This project deals with the analysis of characters of the book, predicting their attributes and relationships amongst them. During the adaptation of a novel/book in any form, there goes a lot of human effort, which proves to be cumbersome and unwanted. Also, the human brain tends to ignore several minor details about the happenings/characters in the book. The above forth mentioned scenario can often lead to inaccuracy in the plot of the adaptation. The project is therefore an innovation that aims at aiding an easy and accurate adaptation of a book, thus making the process a whole lot simpler and precise. The model aims at scanning the humongous amounts of texts present in the book. Post scanning, the model will show interesting insights which are derived from the given book by applying a variety of analytical techniques based on a combination of natural language processing, sentiment/emotion analysis, and social network analysis method
Regarding the layout of the repository, the project has been organized into three folders:-
-
Human Names Generator - This folder consists of notebooks which are responsible for generating a master CSV file of all possible human names.
- There are three CSV files, Indian-Female-Names.csv, Indian-Male-Names.csv and Foreign-Names.csv which have been used.
- The iPython Notebook Names List Generator.ipynb is responsible for generating the list of human names which are stored into a pickle file.
- The pickle file humanNames.txt is the output of this particular stint and is used in the further course of the project.
-
Any Book - This folder performs analysis on an English novel, named Sense and Sensisbility.
- The file textFile.txt is the UTF-8 encoded version of the novel.
- The iPython Notebook Word CSV Generator.ipynb generates a CSV file words.csv which is used further in the course to perform analysis.
- The iPython Notebook Character List Generator.ipynb generates the list of main characters in the book and saves it in characterList.txt
- The iPython Notebook Word Cloud Generator.ipynb generates word cloud for any specified character The folder Word Clouds consists of results of Word Cloud Genrator.ipynb run on various characters.
- The iPython Notebook Sentiment Analysis.ipynb performs sentiment analysis, using NRC_emotion_lexicon_list.txt and generates visualisations to facilitate proper depiction of sentiment throughout the book.
-
Mahabharata - This folder performs analysis on the epic Mahabharata.
- The folder data consists of the raw text data.

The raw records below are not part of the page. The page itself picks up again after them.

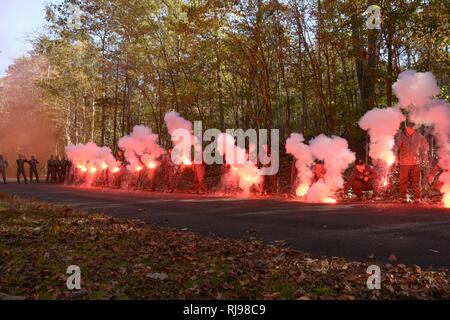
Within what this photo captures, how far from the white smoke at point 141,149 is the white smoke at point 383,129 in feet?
40.1

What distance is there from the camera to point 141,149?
2498 cm

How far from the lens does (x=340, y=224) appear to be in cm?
1057

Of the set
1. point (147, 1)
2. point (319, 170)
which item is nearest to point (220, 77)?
point (147, 1)

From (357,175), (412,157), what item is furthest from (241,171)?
(412,157)

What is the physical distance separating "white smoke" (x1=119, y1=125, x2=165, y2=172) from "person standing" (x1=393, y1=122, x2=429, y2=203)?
13.3 metres

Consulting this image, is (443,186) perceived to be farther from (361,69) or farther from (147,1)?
(147,1)

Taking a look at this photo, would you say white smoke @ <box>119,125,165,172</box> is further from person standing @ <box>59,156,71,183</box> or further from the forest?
person standing @ <box>59,156,71,183</box>

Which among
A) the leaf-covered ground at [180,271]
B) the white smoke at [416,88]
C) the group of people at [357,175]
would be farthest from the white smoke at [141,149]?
the leaf-covered ground at [180,271]

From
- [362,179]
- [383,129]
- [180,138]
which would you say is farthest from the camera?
[180,138]

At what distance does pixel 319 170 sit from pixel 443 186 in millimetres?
4501

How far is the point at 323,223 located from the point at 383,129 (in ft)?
21.2

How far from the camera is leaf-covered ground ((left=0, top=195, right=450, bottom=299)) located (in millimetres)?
5762

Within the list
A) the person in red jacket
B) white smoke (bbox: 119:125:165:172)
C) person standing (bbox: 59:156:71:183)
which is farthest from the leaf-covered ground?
person standing (bbox: 59:156:71:183)

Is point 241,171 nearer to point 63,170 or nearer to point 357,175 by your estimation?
point 357,175
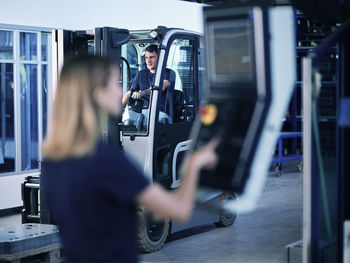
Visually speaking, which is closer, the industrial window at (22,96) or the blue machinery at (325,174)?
the blue machinery at (325,174)

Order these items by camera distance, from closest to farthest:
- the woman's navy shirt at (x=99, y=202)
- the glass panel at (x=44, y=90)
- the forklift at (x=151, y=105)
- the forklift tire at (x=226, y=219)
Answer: the woman's navy shirt at (x=99, y=202)
the forklift at (x=151, y=105)
the forklift tire at (x=226, y=219)
the glass panel at (x=44, y=90)

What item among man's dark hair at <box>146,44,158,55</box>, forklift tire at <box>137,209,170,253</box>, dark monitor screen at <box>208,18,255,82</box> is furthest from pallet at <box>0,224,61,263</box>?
dark monitor screen at <box>208,18,255,82</box>

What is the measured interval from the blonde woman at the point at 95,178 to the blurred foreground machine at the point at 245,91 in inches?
3.2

It consists of all 18 books, which have been combined into mahafull.txt
- The iPython Notebook Word CSV Generator.ipynb generates a CSV file words.csv which is used further in the course to perform analysis.

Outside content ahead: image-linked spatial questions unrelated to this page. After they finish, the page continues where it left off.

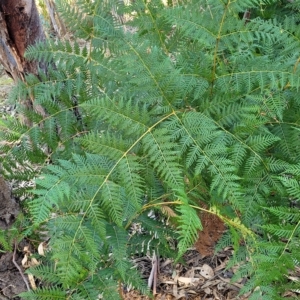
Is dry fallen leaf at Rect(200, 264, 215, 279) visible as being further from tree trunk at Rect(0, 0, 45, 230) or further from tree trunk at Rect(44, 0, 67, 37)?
tree trunk at Rect(44, 0, 67, 37)

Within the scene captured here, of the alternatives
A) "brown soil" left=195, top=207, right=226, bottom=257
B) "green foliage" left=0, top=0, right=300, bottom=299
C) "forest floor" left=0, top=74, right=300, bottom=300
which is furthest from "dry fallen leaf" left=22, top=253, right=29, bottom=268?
"brown soil" left=195, top=207, right=226, bottom=257

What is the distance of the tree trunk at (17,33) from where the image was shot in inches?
70.9

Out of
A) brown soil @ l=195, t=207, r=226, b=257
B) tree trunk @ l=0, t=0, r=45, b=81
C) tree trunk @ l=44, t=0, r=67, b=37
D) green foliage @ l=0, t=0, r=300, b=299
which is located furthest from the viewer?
tree trunk @ l=44, t=0, r=67, b=37

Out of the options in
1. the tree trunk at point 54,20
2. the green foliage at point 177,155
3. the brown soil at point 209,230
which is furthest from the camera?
the tree trunk at point 54,20

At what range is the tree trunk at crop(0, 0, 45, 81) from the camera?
1.80m

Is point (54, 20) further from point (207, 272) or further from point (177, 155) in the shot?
point (177, 155)

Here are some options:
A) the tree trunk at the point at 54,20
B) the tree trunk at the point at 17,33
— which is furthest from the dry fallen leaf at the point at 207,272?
the tree trunk at the point at 54,20

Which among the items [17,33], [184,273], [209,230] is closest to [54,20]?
[17,33]

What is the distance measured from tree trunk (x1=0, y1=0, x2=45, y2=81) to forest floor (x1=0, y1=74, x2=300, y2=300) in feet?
2.27

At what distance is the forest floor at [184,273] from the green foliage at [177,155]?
5.5 inches

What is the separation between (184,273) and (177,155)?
0.93m

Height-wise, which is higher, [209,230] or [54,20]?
[54,20]

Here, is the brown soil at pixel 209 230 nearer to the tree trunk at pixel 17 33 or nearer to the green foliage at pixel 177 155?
the green foliage at pixel 177 155

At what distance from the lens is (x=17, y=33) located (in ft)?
6.15
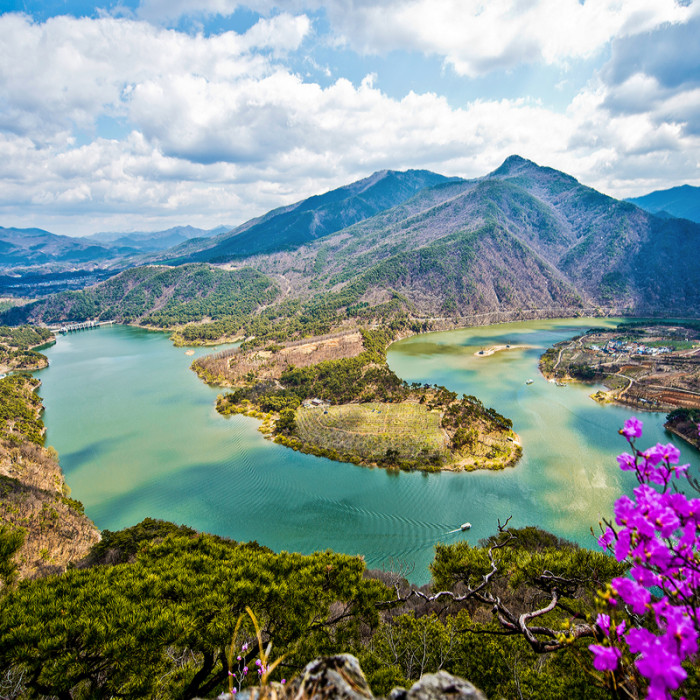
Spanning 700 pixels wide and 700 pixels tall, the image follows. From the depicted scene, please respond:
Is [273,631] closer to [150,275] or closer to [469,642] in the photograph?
[469,642]

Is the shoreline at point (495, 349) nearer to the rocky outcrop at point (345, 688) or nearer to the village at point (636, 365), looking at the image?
the village at point (636, 365)

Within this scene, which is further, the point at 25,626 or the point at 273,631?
the point at 273,631

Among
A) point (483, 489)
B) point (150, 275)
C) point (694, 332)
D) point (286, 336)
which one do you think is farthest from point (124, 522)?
point (150, 275)

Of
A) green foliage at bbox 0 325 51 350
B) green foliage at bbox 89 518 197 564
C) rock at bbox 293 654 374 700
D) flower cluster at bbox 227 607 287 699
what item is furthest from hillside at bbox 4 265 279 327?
rock at bbox 293 654 374 700

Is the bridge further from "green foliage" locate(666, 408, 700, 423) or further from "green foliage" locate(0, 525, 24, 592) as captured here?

- The iPython Notebook WordCloud For Any Character.ipynb generates word cloud for any specified character The folder Word Clouds consists of results of Word Cloud Genrator.ipynb run on various characters.
- The iPython Notebook Relation Generator For Any Character.ipynb generates the network for the specified characters, i.e. depicts the characters in the book with whom that particular character had encounters.
- The iPython Notebook Mahabharat Sentiment Analysis.ipynb performs sentiment analysis, using NRC_emotion_lexicon_list.txt and generates visualisations to facilitate proper depiction of sentiment throughout the book, as well as chap_with_emo_scores_normalized.csv which shows the degree of every emotion in every book.
- The iPython Notebook LDA_Mahabharata.ipynb performs LDA Analysis for topic modelling on Mahabharata. And generates an interactive output
- Python - NLTK, spaCy, Seaborn, Matplotlib
- Algorithms - VADER, LDA
- Development Platform - Jupyter